So we’ve finally reached Bowmore after working our way around the various distilleries that Islay has to offer. A nice piece of symmetry here, as this was also my final tour on the island and one I had been looking forward to greatly. Bowmore is a malt that I’m keen to discover more about and rather than go for just the standard distillery tour, I splashed out £45 for the Craftsman’s Tour which runs Monday-Thursday and is best to book in advance.
The mashing area is very impressive, a towering structure while the washbacks are named after each of the previous owners, although they’ve run out of room for the current Japanese owners.
Needless to say I’ve taken a whole load of pictures as these are encouraged on the tour. The only area where photos may be an issue is the mill if this was in operation, but during my visit it was static and we could take in another example of these wonderfully durable pieces of engineering. As always my photographs are available here for anyone wanting to see the distillery in greater detail.
The still room was equally as impressive and the theme of access continued. The final stop on the tour before moving back to the visitor centre is arguably the highlight of any tour to Bowmore, the famous No1 Warehouse.

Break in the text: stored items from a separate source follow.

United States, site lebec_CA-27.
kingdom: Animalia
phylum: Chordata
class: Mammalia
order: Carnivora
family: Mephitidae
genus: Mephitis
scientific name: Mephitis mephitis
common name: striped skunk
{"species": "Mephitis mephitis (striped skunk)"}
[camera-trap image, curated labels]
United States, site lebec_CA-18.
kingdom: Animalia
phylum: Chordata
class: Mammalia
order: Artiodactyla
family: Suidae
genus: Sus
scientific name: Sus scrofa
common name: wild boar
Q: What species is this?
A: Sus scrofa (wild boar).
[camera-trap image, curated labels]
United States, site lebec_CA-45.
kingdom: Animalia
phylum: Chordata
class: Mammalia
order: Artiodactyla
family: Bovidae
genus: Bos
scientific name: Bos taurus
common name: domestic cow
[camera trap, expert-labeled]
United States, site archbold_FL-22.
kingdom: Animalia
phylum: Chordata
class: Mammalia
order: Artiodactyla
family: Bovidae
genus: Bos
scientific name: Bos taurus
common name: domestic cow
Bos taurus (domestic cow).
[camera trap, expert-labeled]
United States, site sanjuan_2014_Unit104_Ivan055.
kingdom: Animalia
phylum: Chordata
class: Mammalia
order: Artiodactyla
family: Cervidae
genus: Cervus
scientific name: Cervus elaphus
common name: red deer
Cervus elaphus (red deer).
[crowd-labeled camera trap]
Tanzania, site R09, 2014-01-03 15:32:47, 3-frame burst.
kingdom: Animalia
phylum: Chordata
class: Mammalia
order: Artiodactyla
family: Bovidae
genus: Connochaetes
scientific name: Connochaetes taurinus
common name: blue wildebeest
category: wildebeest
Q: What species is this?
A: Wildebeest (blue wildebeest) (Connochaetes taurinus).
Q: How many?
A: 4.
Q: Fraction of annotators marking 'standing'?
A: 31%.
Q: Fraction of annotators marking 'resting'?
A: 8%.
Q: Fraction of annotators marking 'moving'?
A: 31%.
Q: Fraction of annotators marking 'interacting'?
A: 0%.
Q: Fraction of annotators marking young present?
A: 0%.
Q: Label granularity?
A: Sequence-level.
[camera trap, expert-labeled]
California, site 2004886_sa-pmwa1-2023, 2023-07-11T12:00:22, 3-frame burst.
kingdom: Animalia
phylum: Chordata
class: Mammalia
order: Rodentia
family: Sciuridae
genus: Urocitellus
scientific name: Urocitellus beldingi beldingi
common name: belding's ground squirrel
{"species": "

The normal tour allows you to enter the warehouse and view the barrels from within an enclosed area. Now the Craftsman’s Tour goes beyond the screen as the door is unlocked and you walk into the warehouse. This is a moment I will never forget. Casks from the 1950’s around one side and some new arrivals with Japanese casks filled with aged Bowmore as an experiment, and signed by what I can only guess are the Japanese owners. What these casks will provide one day, who knows? There are experiments and treasures in this warehouse.
Photos are not permitted outside of the viewing room yet these would not catch the aromas and sounds of the waves crashing against the sea wall beyond. You read about such places and to be allowed within it was a VIP moment, something I will truly treasure and recommend to any whisky enthusiast. As part of this journey into legends, Heather took me deep into the warehouse where I was able to use a thief tool to take samples from a sherry cask and a bourbon cask. My technique was a little rusty for the sherry cask with a little spillage, but much improved for the 2nd attempt. Then I was able to saviour both before coming up with our own version of a Bowmore blend. For the record I prefer the bourbon cask yet combining both offered something new before tossing the remnants against a particular section of the wall, rich with mould. Sadly, I was driving later that evening so had to watch my intake.